Testo del compito: Prosegui il testo sulla giornata mondiale della felicità a partire dalla sua ultima frase.

Estratto del documento:
<<<<

Ricorre il 20 marzo. L’ha proposta un orfanello raccolto dalle suore di madre Teresa per le strade di Calcutta in India. Conferma il detto che non bastano i soldi a dare felicità. Quella che dona Dio è ben altro!
Marzo è mese di giornate mondiali. C’è quella della natura (Wildlife) il 3. L’8 è dedicato alla donna, il 19 al papà (vale per i cristiani). Il 21 è la giornata mondiale dell’eliminazione della discriminazione razziale, il 22 dell’acqua, il 23 della meteorologia. Ma il 20 marzo è la giornata mondiale della felicità dal 2012.
Felicità! Si ha quasi paura a pronunciare la parola tanto sembra una realtà irraggiungibile. I cristiani in verità hanno dimestichezza almeno con la parola perché si aspettano che Dio doni loro la felicità, ora e poi. Se Dio non fosse capace di dare la felicità a che serve Dio? Tuttavia la felicità di Gesù è ben diversa, alta e totalizzante, di quella cui allude l’Onu.
L’idea di istituire una giornata mondiale della felicità è di Jayme Illien, che una quarantina di anni fa era un orfanello abbandonato sulle strade di Calcutta in India. Raccolto dalle suore della Carità di Madre Teresa, fu poi adottato da una signora statunitense, Anna Belle Illien. Propose la data del 20 marzo, perché equinozio di primavera, inizio del risveglio della natura.
Bella l’idea di una giornata della felicità. L’Onu vorrebbe addirittura proporre un nuovo paradigma economico, non basato più solo sul reddito, sul Pil (Prodotto interno lordo), a conferma del detto popolare “I soldi non fanno la felicità” o meglio non la fanno da soli. Infatti anche Gesù dice: “Non di solo pane vivrà l’uomo” (Mt 4,4).

>>>>

[Dati raccolti]
<<<<

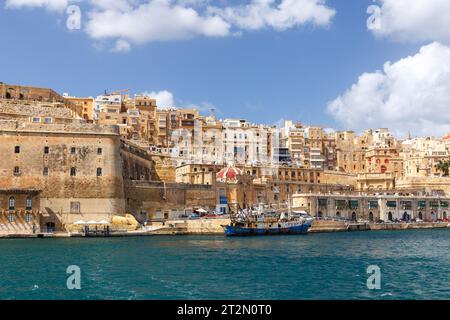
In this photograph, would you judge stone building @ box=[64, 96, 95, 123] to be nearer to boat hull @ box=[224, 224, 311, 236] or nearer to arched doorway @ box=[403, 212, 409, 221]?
boat hull @ box=[224, 224, 311, 236]

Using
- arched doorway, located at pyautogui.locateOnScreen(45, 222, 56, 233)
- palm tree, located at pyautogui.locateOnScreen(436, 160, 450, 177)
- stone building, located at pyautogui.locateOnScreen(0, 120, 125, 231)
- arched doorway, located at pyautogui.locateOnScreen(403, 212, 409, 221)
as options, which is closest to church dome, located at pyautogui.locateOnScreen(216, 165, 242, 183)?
stone building, located at pyautogui.locateOnScreen(0, 120, 125, 231)

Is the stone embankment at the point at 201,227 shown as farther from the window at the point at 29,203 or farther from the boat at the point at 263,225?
the window at the point at 29,203

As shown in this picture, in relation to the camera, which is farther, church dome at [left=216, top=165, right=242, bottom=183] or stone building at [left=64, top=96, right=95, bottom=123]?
stone building at [left=64, top=96, right=95, bottom=123]

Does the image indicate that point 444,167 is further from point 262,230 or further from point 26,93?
point 26,93

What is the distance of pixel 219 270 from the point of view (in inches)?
1072

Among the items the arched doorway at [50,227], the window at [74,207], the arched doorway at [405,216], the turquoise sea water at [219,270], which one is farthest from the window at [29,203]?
the arched doorway at [405,216]

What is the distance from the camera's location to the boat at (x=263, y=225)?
54594 millimetres

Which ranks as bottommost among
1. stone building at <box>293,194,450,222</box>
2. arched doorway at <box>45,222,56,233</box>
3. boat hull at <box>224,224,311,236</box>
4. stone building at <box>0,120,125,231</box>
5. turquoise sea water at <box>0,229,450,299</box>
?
turquoise sea water at <box>0,229,450,299</box>

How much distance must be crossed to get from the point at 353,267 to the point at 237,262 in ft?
19.6

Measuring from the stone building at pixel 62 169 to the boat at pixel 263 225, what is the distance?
10725 mm

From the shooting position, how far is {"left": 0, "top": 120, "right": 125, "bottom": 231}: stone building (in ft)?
167

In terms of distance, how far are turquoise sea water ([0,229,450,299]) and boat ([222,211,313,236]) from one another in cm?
1195

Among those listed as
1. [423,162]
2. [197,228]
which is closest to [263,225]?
[197,228]

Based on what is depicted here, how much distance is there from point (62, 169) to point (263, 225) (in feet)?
64.3
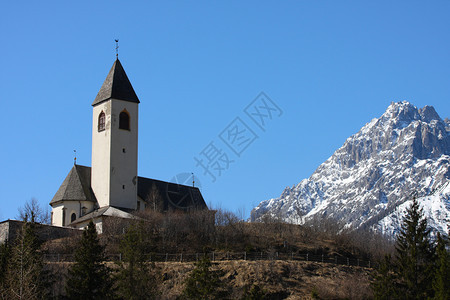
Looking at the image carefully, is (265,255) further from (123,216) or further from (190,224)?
(123,216)


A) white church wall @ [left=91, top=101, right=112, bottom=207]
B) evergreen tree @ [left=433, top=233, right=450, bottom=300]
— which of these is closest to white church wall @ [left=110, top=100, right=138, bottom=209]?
white church wall @ [left=91, top=101, right=112, bottom=207]

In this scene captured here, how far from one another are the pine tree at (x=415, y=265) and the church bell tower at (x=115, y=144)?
28.6 metres

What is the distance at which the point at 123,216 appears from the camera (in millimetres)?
72250

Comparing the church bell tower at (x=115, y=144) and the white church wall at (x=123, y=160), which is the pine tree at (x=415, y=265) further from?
the church bell tower at (x=115, y=144)

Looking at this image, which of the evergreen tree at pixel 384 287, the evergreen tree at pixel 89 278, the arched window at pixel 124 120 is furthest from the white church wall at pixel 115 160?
the evergreen tree at pixel 384 287

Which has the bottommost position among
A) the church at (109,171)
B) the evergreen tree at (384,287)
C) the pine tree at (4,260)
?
the evergreen tree at (384,287)

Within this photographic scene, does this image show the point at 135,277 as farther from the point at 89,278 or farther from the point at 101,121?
the point at 101,121

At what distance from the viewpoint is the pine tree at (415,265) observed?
5753 cm

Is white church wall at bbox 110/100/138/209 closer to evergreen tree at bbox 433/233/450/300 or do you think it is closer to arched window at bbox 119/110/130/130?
arched window at bbox 119/110/130/130

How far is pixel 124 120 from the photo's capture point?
7800 centimetres

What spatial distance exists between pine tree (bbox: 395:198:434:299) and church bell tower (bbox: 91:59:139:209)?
28.6m

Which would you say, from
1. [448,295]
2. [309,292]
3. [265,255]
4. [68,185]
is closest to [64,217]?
[68,185]

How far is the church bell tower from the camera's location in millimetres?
75812

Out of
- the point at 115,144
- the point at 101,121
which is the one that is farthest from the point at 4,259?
the point at 101,121
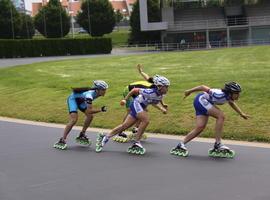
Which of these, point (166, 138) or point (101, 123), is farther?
point (101, 123)

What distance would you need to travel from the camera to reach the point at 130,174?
793 centimetres

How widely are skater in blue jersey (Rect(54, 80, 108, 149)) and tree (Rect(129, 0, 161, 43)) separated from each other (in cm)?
6439

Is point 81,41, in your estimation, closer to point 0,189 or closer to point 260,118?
point 260,118

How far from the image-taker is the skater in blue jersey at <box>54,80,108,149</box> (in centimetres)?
1005

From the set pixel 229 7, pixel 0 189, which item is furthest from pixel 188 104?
pixel 229 7

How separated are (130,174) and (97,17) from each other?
7600 centimetres

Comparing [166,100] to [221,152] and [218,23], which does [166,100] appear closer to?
[221,152]

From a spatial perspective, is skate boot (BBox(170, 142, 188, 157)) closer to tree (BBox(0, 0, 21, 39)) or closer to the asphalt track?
the asphalt track

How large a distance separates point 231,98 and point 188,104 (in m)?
5.14

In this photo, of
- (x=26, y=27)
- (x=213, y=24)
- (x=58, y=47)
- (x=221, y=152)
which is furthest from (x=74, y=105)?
(x=26, y=27)

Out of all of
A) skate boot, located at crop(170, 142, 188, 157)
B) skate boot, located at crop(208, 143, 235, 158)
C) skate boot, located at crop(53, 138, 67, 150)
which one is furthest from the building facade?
skate boot, located at crop(208, 143, 235, 158)

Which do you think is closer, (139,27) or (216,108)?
(216,108)

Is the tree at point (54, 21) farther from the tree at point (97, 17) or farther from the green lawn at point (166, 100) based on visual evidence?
the green lawn at point (166, 100)

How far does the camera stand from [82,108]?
1068cm
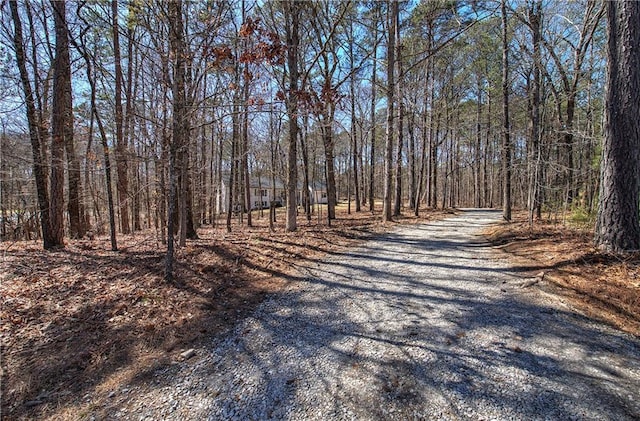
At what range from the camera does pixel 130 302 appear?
3.80m

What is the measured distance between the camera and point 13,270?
4520 millimetres

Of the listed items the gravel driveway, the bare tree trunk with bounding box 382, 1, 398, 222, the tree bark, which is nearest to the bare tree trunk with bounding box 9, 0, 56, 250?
the gravel driveway

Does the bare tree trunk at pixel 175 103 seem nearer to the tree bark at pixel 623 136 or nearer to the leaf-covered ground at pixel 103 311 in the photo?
the leaf-covered ground at pixel 103 311

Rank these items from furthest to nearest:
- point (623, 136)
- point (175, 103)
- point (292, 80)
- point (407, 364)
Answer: point (292, 80)
point (623, 136)
point (175, 103)
point (407, 364)

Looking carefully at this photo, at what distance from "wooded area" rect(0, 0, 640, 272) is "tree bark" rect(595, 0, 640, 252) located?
0.06ft

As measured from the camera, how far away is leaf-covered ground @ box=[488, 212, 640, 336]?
3340 mm

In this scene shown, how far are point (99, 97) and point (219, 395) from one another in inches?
359

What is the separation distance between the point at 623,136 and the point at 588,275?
7.89 feet

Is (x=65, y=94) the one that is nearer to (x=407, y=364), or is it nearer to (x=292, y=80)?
(x=292, y=80)

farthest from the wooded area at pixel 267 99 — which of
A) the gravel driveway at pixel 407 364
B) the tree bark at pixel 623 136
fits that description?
the gravel driveway at pixel 407 364

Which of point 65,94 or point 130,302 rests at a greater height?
point 65,94

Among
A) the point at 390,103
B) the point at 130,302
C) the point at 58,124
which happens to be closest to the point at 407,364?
the point at 130,302

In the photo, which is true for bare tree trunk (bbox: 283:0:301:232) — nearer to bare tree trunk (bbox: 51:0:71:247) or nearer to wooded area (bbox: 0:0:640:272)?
wooded area (bbox: 0:0:640:272)

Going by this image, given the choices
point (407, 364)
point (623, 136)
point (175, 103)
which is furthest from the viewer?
point (623, 136)
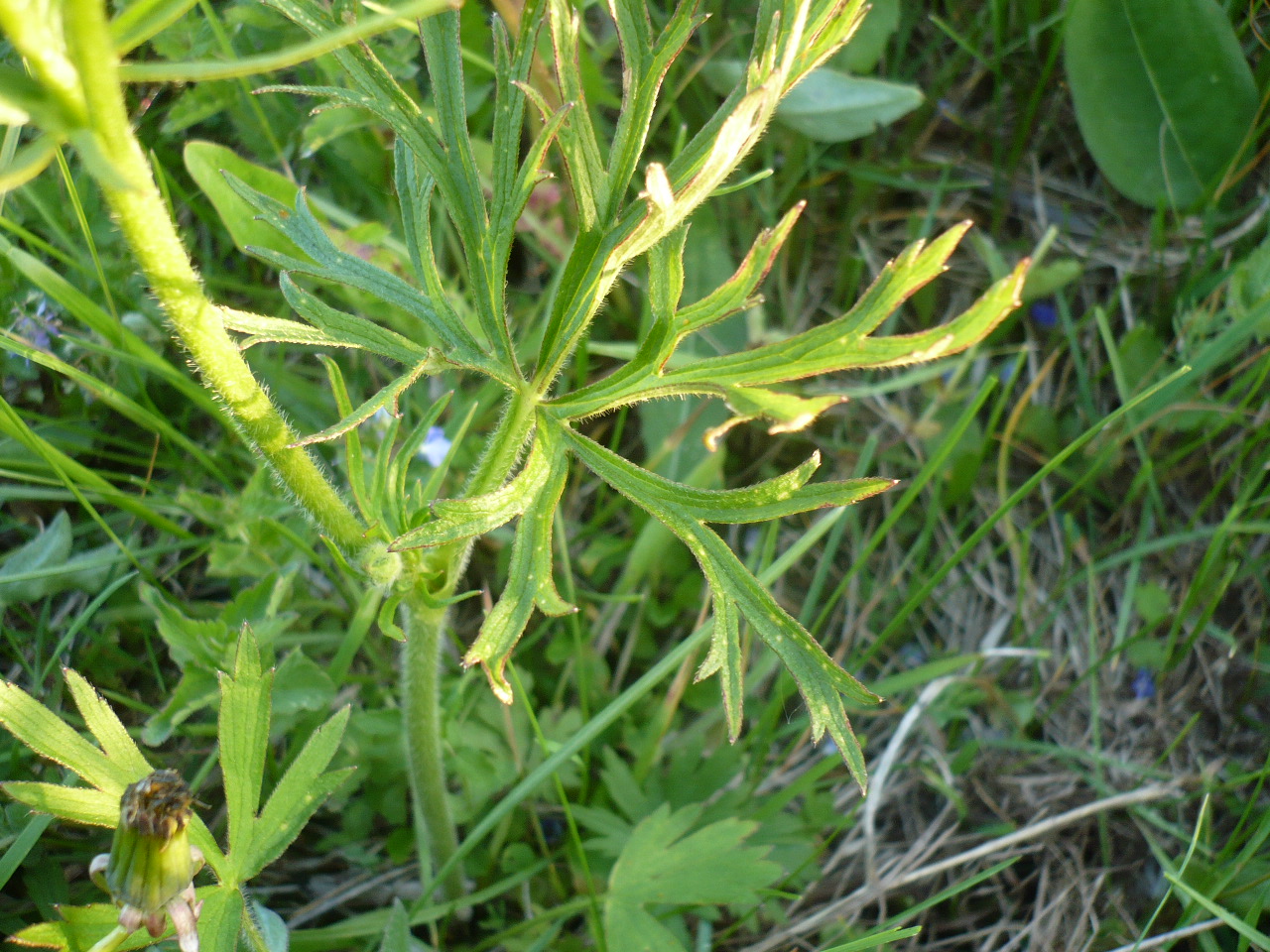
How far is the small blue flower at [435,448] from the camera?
8.20ft

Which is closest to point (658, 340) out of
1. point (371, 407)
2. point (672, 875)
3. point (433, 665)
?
point (371, 407)

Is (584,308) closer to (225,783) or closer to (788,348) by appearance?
(788,348)

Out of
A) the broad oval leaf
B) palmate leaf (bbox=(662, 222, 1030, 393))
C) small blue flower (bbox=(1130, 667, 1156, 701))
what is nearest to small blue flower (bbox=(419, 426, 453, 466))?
palmate leaf (bbox=(662, 222, 1030, 393))

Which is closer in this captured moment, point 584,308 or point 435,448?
point 584,308

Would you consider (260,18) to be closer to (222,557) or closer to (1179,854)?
(222,557)

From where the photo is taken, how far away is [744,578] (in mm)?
1507

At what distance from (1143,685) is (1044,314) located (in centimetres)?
116

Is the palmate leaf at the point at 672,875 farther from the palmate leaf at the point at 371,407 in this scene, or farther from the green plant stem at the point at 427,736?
the palmate leaf at the point at 371,407

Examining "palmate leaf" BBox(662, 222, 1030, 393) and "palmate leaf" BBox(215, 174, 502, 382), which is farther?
"palmate leaf" BBox(215, 174, 502, 382)

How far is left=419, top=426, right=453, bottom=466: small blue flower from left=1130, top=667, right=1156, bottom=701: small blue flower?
2023mm

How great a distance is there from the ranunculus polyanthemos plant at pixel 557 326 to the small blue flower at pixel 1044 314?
1.92 meters

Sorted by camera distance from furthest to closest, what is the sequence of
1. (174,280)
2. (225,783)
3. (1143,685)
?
(1143,685), (225,783), (174,280)

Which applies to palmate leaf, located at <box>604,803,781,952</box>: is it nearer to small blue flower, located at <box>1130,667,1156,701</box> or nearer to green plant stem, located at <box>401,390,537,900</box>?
green plant stem, located at <box>401,390,537,900</box>

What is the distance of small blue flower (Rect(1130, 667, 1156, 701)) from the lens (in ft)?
8.99
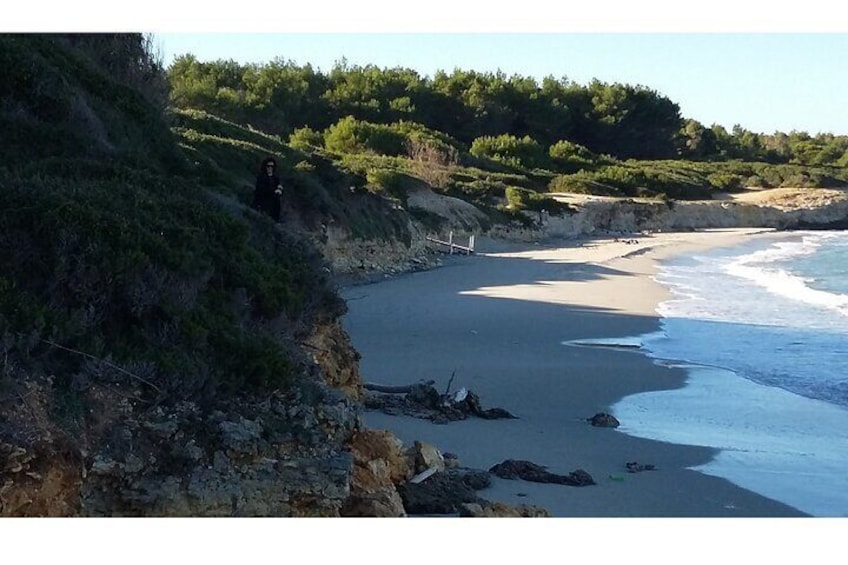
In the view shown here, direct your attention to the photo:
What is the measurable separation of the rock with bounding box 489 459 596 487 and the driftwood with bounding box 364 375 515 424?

>>>>

Svolgimento:
I paesi più felici al mondo secondo l’Onu nel 2018 erano la Finlandia, seguita da Danimarca, Islanda, Svizzera, Olanda, Canada, Nuova Zelanda, Svezia e Australia. L’Italia è solo 47esima… Eppure l’Italia avrebbe tutti gli ingredienti per una felicità terrena: sole, musica, arte, cucina fra le migliori al mondo.
È fuori dubbio che tutto quello che facciamo lo facciamo per il desiderio di essere felici. Ma dove sta la felicità? Quante delusioni! Quanti ideali di felicità desolanti e falliti! Anche i tossicodipendenti cercano la felicità nei “paradisi artificiali” e trovano schiavitù e autodistruzione. Invece un ragazzo di 18 anni, benestante, intelligente, bello, trova la vera felicità solo quando lascia tutto, si rinchiude nel convenuto di un istituto fra i più austeri. I lettori hanno capito che parlo ovviamente di san Gabriele, che, cantava la sua felicità: “La mia vita è un continuo godere. Non cambierei questa vita per nessun’altra cosa al mondo”.
Sono molte le ricette per una felicità puramente terrena: abbiamo già visto quella dei soldi che da soli non fanno la felicità. Ghandi sosteneva: “La vera felicità dell’uomo sta nell’accontentarsi” perché l’avidità toglie la pace dell’anima, senza la quale non c’è felicità. Altri: “Le persone più felici non sono necessariamente quelle che hanno il meglio di tutto, ma coloro che traggono il meglio da ciò che hanno”.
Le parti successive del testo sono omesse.